Os apontamentos de Battaly e Zagzebski provêm, já, uma lista interessante de condições e cuidados necessários na elaboração de um caminho cujo objetivo principal é o fomento à autonomia intelectual; entretanto, cabe, ainda, algumas considerações inspiradas por Jason Baehr. Baehr escreveu extensivamente acerca de virtudes intelectuais e suas aplicações na educação, tendo uma de suas obras recentemente traduzida para o português. O primeiro ponto notável é a relação entre a posse da autonomia intelectual e a aprendizagem ativa, que, segundo Baehr, requer uma escolha - justamente por isso, demanda autonomia intelectual. A seguir, elencando as nove principais virtudes intelectuais a serem trabalhadas com os discentes, Baehr declara que “a humildade intelectual completa a virtude da autonomia intelectual” (Baehr, 2025, p. 61); pois a humildade intelectual seria o antídoto natural contra o vício do egoísmo epistêmico. Baehr indica em dois capítulos inteiros (capítulos IX, “Servir de modelo”; V, “Linguagem”), também, a importância do exemplo dado pela professora e do uso da linguagem das virtudes para, respectivamente, que os estudantes inspirem-se pelo ideal das virtudes, e visando evitar incorrer em uma perda de compreensão e engajamento discentes. Por fim, Baehr assenta a autonomia e humildades intelectuais sobre uma mesma base, a autorreflexão. Conforme o autor, o desenvolvimento de um “modelo mental preciso de nós mesmos enquanto aprendizes” (BAEHR, 2025. P. 147) através da autorreflexão dá-nos uma noção mais clara e honesta de nossas fraquezas, limitações, pontos fortes e habilidades, pois ter ciência desses fatores cria um solo mais estável e fértil para as virtudes da autonomia e humildade intelectuais. Resumidos, os ensinamentos de Baehr mostram que: i. a autonomia intelectual relaciona-se diretamente com a humildade intelectual; ii. ambas essas virtudes fundamentam-se sobre a autorreflexão; iii. o ensino de virtudes intelectuais requer (a) exemplo e (b) uso da linguagem das virtudes intelectuais; e iv. a autonomia intelectual frutifica em abordagens envolvendo engajamento ativo dos estudantes.
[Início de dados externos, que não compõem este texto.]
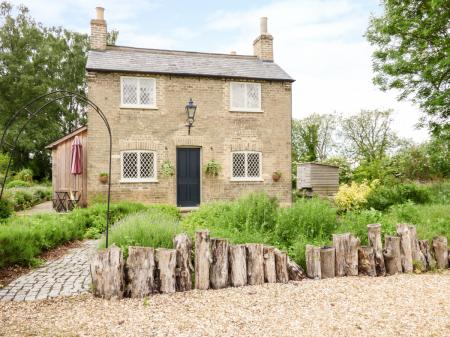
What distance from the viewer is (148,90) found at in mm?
14234

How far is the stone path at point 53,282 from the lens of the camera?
4844mm

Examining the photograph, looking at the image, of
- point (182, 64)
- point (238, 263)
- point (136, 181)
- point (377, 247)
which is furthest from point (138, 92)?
point (377, 247)

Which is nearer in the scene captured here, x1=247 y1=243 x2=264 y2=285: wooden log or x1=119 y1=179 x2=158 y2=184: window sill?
x1=247 y1=243 x2=264 y2=285: wooden log

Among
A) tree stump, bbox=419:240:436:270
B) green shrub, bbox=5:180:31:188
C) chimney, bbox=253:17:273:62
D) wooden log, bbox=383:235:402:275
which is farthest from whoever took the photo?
green shrub, bbox=5:180:31:188

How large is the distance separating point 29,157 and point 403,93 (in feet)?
96.7

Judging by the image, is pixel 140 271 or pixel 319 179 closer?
pixel 140 271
Fica evidente que os direcionamentos oferecidos pela BNCC quanto ao desenvolvimento da autonomia não são suficientes para a reflexão necessária à construção de bons caminhos de fomento a essa virtude. Assim, tendo em conta as considerações dos autores supracitados, podemos pensar alguns pontos a serem considerados por professoras e professores que desejam tomar a autonomia intelectual como um ideal de ensino. Portanto, se o nosso objetivo é que os estudantes consigam desenvolver a  autonomia intelectual em um nível adequado, além de atentar-nos à importância de servirmos de modelo, podemos considerar que um bom caminho para o ensino de filosofia nas escolas deve: a) dar voz e oportunidades para que os estudantes exerçam sua autonomia intelectual; b) oferecer recursos e ambiente propício para o desenvolvimento da interdependência intelectual; c) estimular a autorreflexão; d) encorajar a humildade intelectual; e) dar espaço para que os estudantes desenvolvam autoconfiança intelectual; f) valorizar bens epistêmicos; g) incluir o vocabulário de virtudes intelectuais.

Os requisitos são muitos; e o trabalho obviamente demanda bastante esforço da comunidade escolar como um todo. Entretanto, como destaca Baehr, tais condições não precisam ser seguidas à risca ou tomadas categoricamente, podendo ser aplicadas em menor ou menor grau, dentro das possibilidades da realidade de cada sala de aula. No fim do dia, a busca pelo ideal na educação vale cada pequena vitória.